Student market: The Institute experienced modest enrollment decline in fall 2010 with total FTE (Full time equivalent) at 2,812 as compared to 2,897 in fall 2009. The decline is driven by a shortfall in the fall 2010 incoming class, with approximately 90 students fewer than the prior year. Management attributes the drop in enrollments to a combination of course offerings not meeting student demand and inadequate financial aid. To counter this, the Institute reports introducing new undergraduate programs (fall 2011) in technology and engineering and graduate programs (fall 2012) in Facilities Management and Civil Engineering. Additionally, Wentworth reports to have increased discounting to 26.8% in fall 2011 from 24.8% in fall 2010. Preliminary application data, as on April 29, 2011 suggests fall 2011 freshman applications to be highest till date with total deposits at 725 versus 572 last year. Net tuition per student continued to increase at a healthy pace with compounded annual growth of 3.76% for the last four years. The management is considering moving to a high tuition with high discounting format in the next couple of years. Management believes that the perceived value of a high sticker price along with quality programs will attract more students.

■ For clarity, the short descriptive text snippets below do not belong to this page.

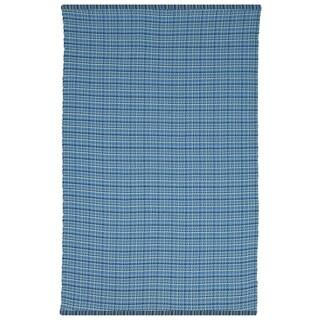 Indo Hand-woven Theory Blue Geometric Flatweave Area Rug (8' x 10')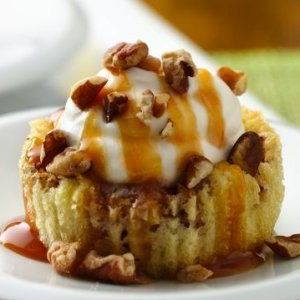 8 Impossibly Easy Desserts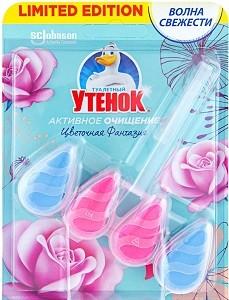 Туалетный Утёнок подвесной очиститель Капельки Цветочная Фантазия 39гр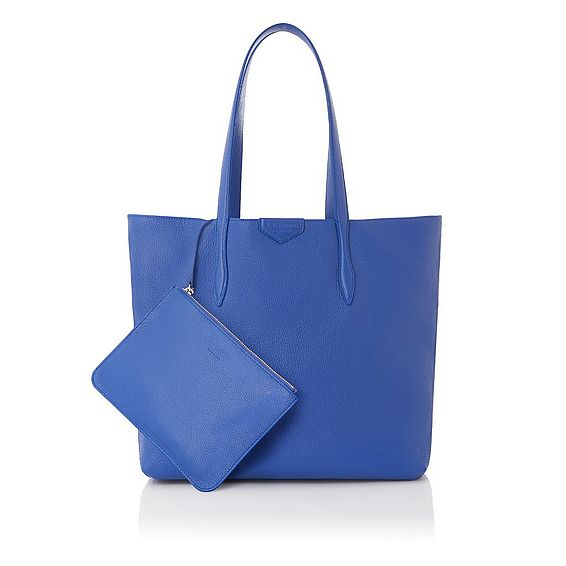 Peggy Blue Tote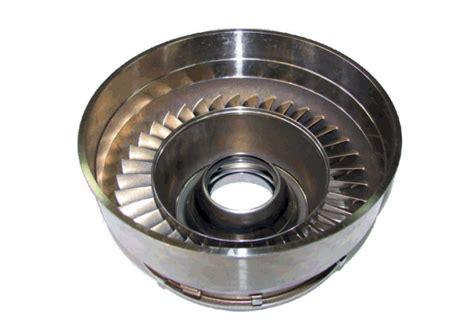 Aircraft jet engine parts Bet Shemesh - AviaExpo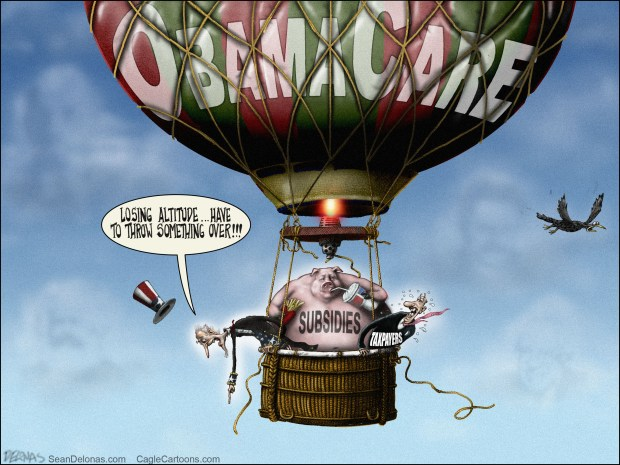 replacing-obamacare-cartoon-delonas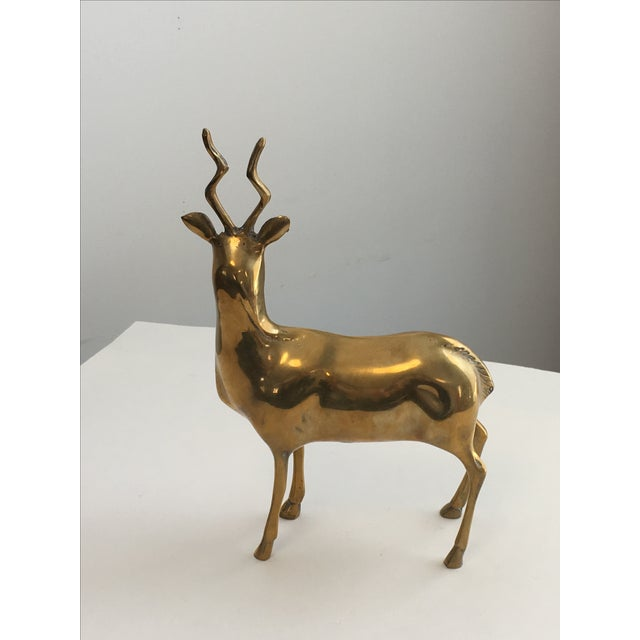 Brass Stag Statue - Image 5 of 7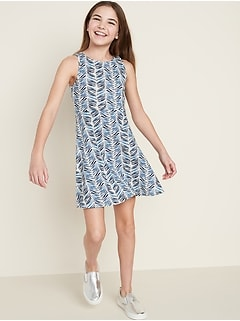 Fit & Flare Tank Dress for Girls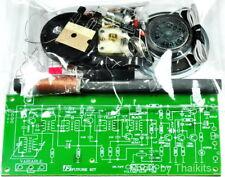 AM Radio Experimental Board Circuit unassembed kit  6VDC [Exclued the spekers ]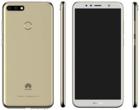 Huawei Enjoy 8E. Budżetowiec, którego warto będzie kupić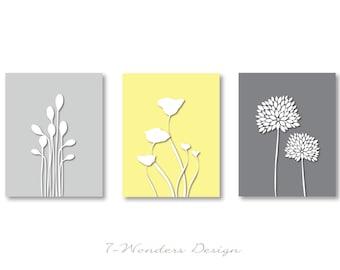 Modern Flower Digital Fine Art Prints - Poppy, Bursts, Reeds - Set of (3)  Prints - Yellow and Gray Colors // 5x7 OR 8x10 // Modern Wall Art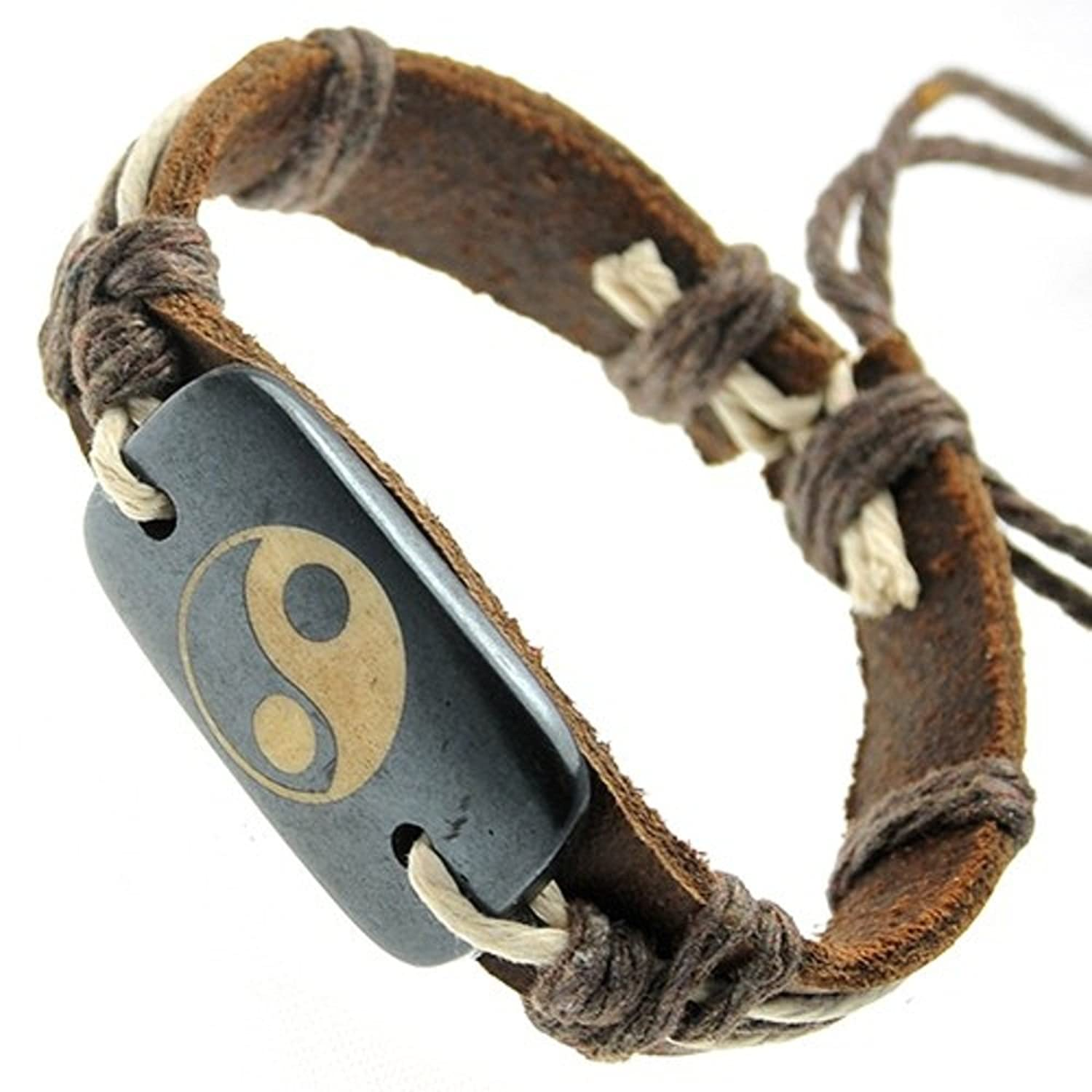 Brown Leather Bracelet With Ying Yang On Rectangular Bone Id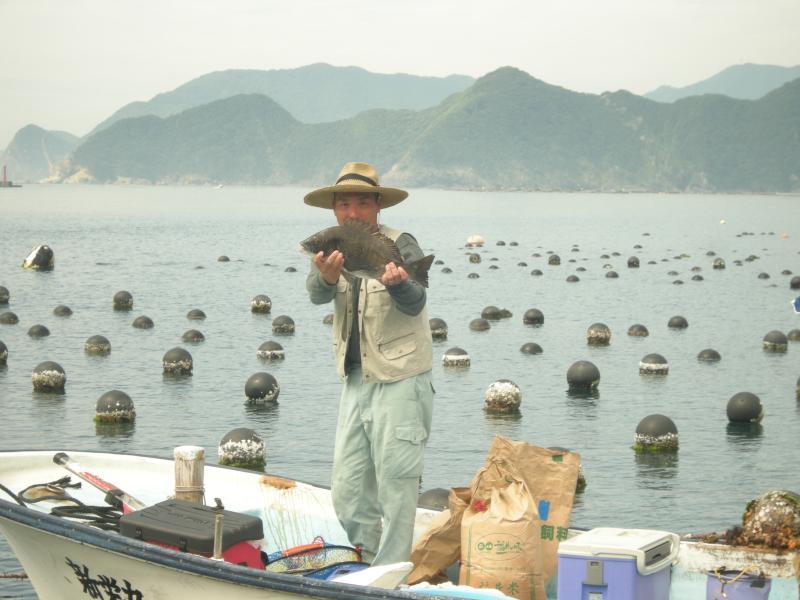 いい天気 - 釣り日誌ブログ c12181b03a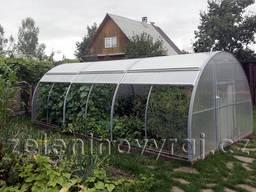 Skleniki (теплицы для дома и огорода)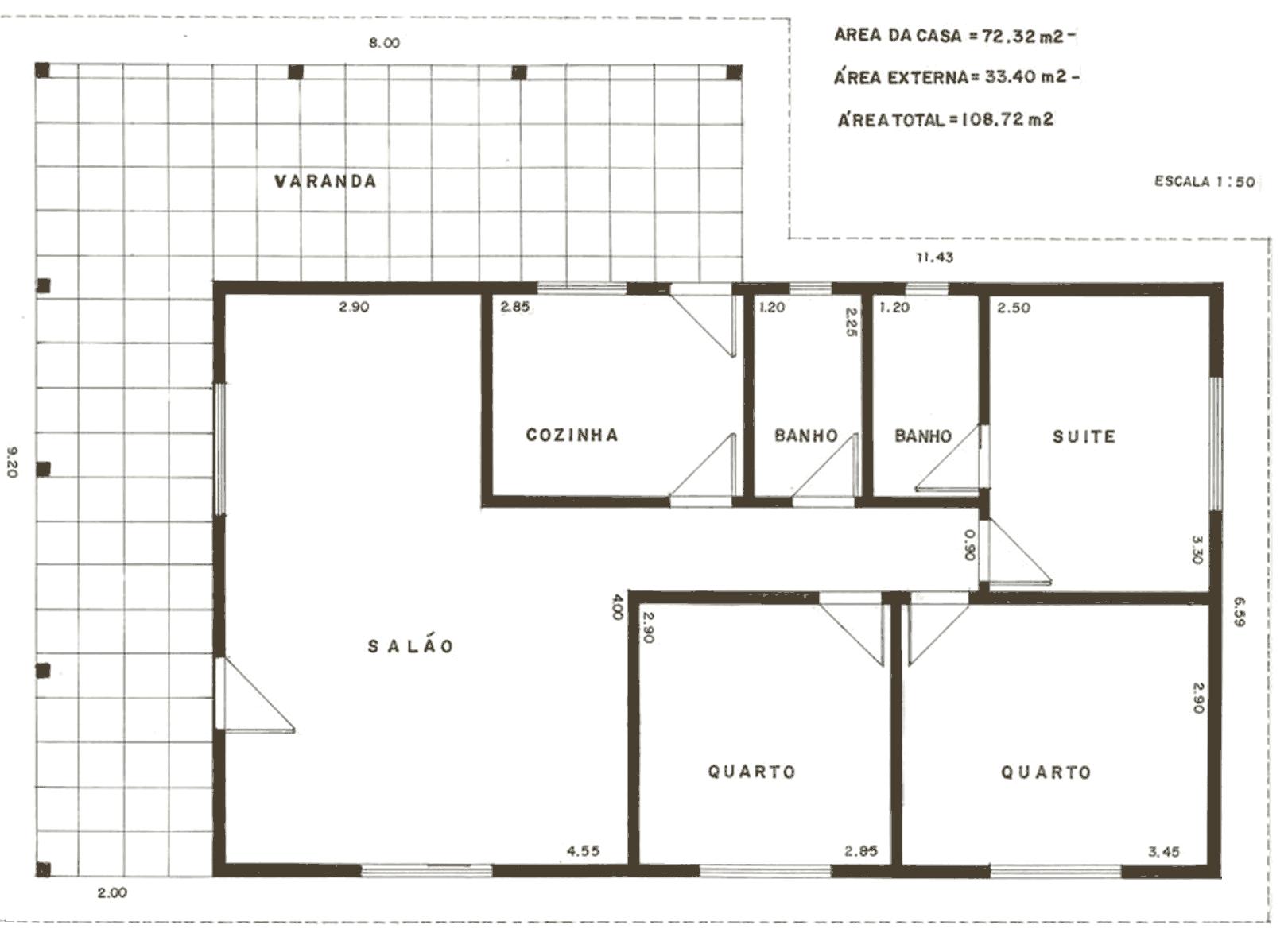 Plantas de casas para construir – Modelos Grátis #3F3527 1620 1179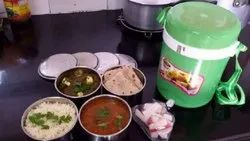 Home Made Tasty Food Tiffin Service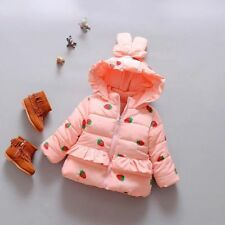 Lovely Toddler Kids Infant Girls Winter Strawberry Princess Jackets Outerwear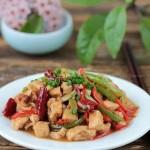醋炒雞(葷菜菜譜)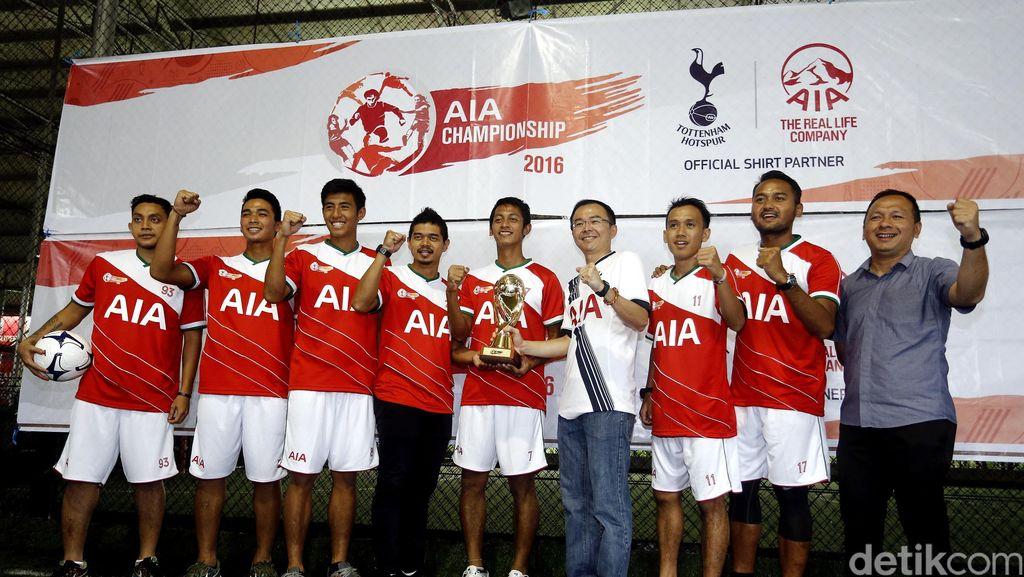 BP Bersama AIA Championship Siap Berlaga di Hong Kong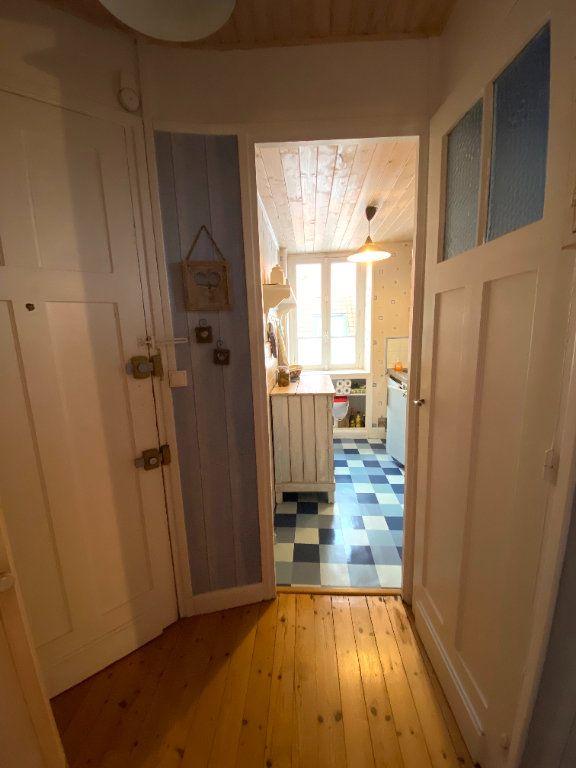 Appartement à vendre 2 28.41m2 à Le Touquet-Paris-Plage vignette-6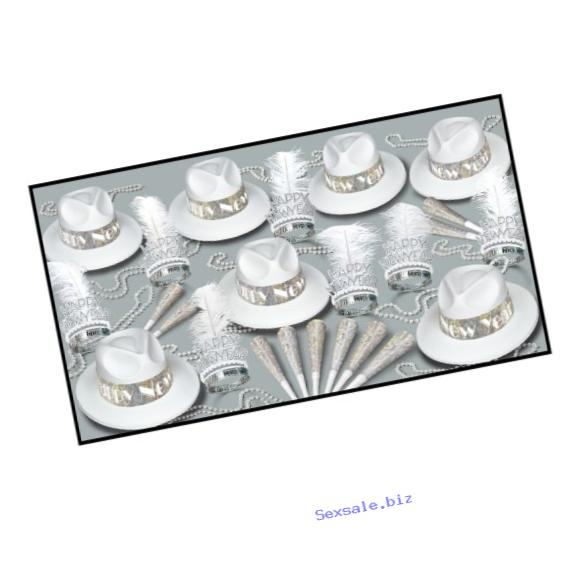 Beistle Los Angeles Swing Party Assortments for 50 People, Silver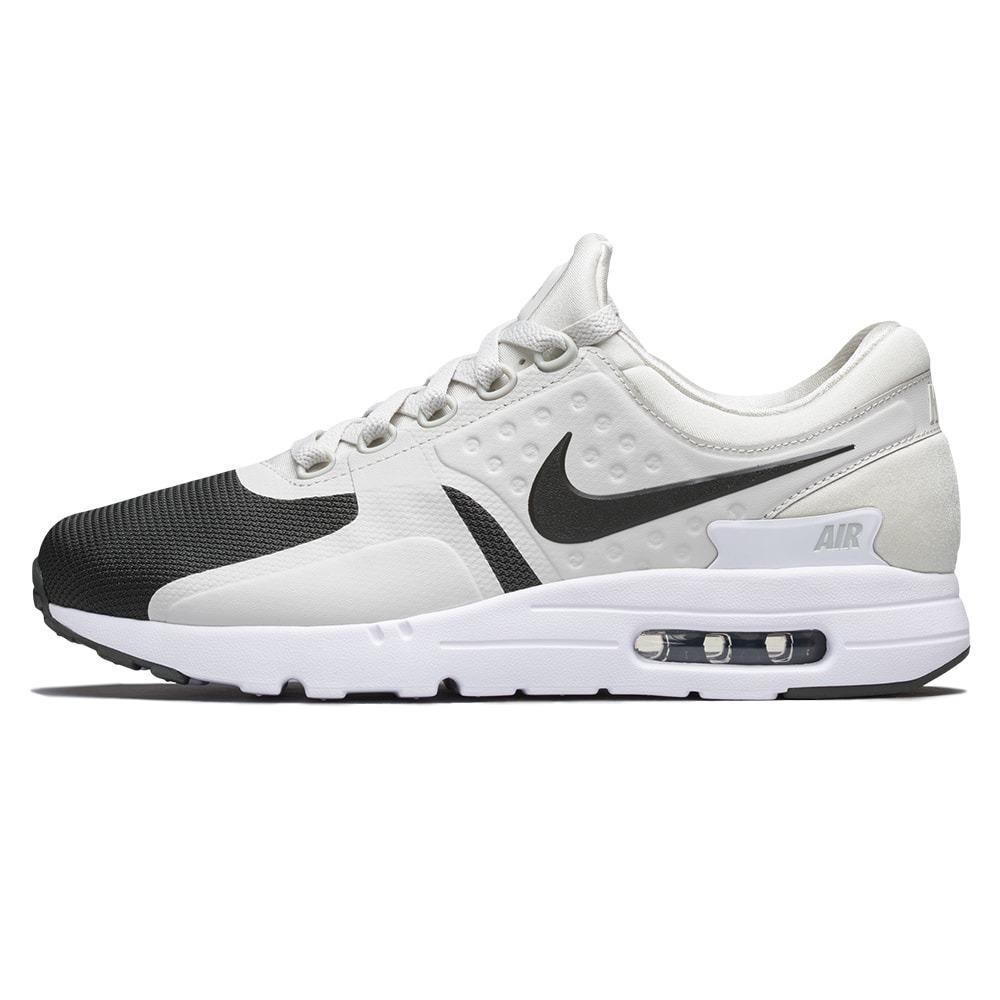 Zapatillas Nike Nsw Air Max Zero Essential Hombre
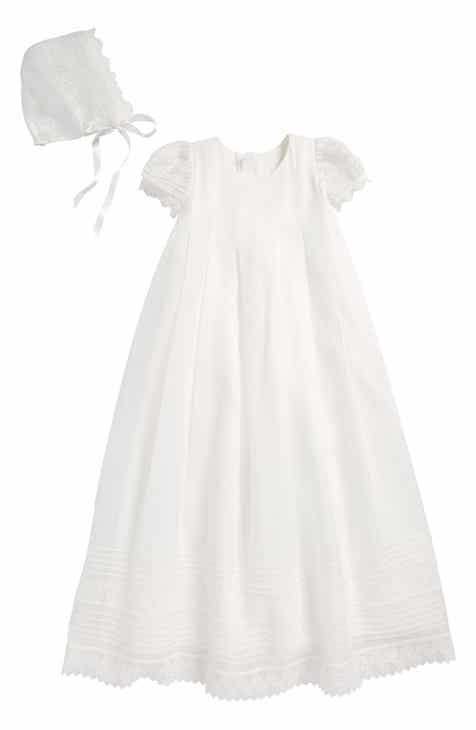 04eb513f5 Christening Gowns   Baptism Clothing for Kids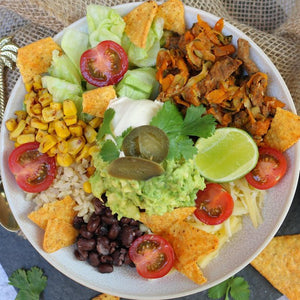 Load image into Gallery viewer, Mexican Beef Bowl Mix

Operating Performance: Management projects FY2011 operations to be favorable, but modestly thinner than the prior year due to expenses associated with new faculty (for new courses) and a drop in FTE enrollment. Despite a shortfall of 136 freshmen students in the incoming class, projected net tuition revenue for FY 2011 is at $61.9 million versus $61.8 million for FY 2010. The Institute is planning to join 20 other institutes in Massachusetts to bring down its health care costs by leveraging economies of scale. The enrollment fee for this consortium is $50,000 which will be refunded in three years.

Endowment: The fiscal 2011 year to date estimated endowment return ending February 28, 2011 is a favorable 17% compared to the fiscal 2010 return of 4.3%. The fiscal 2010 return was low due to a $3.5 million unrealized loss on an investment in Commonfund Real Estate. As of February 28, 2011, the endowment was allocated as follows: 53% traditional equities, 14.5% fixed income, 22.3% hedge funds and private equity, 10.1% in inflation hedging, and 0.1% in liquid capital. According to Moody's calculations, at the end of fiscal 2010 Wentworth held $75.1 million of unrestricted cash and investments that could be liquidated within one month which covered all demand debt by a thin 0.83 times and a strong 384 days of operating expenses.

Outlook

The negative outlook reflects pressure on student enrollment and net tuition revenue, aggressive debt structure that includes termination events and covenants which, if breached, could result acceleration of debt, and high financial leverage.

WHAT COULD MAKE THE RATING GO UP

Strengthened student market position as demonstrated by stable enrollment and growth of net tuition revenue, continued healthy operating performance, improved balance sheet and liquidity to better support debt and variable rate demand debt.

WHAT COULD MAKE THE RATING GO DOWN

Sustained deterioration of student market position, narrowing liquidity relative to demand debt, additional borrowing without commensurate growth of financial resources, breach of covenants under letter of credit agreements,

KEY INDICATORS (FY 2010 financial data and fall 2010 enrollment data)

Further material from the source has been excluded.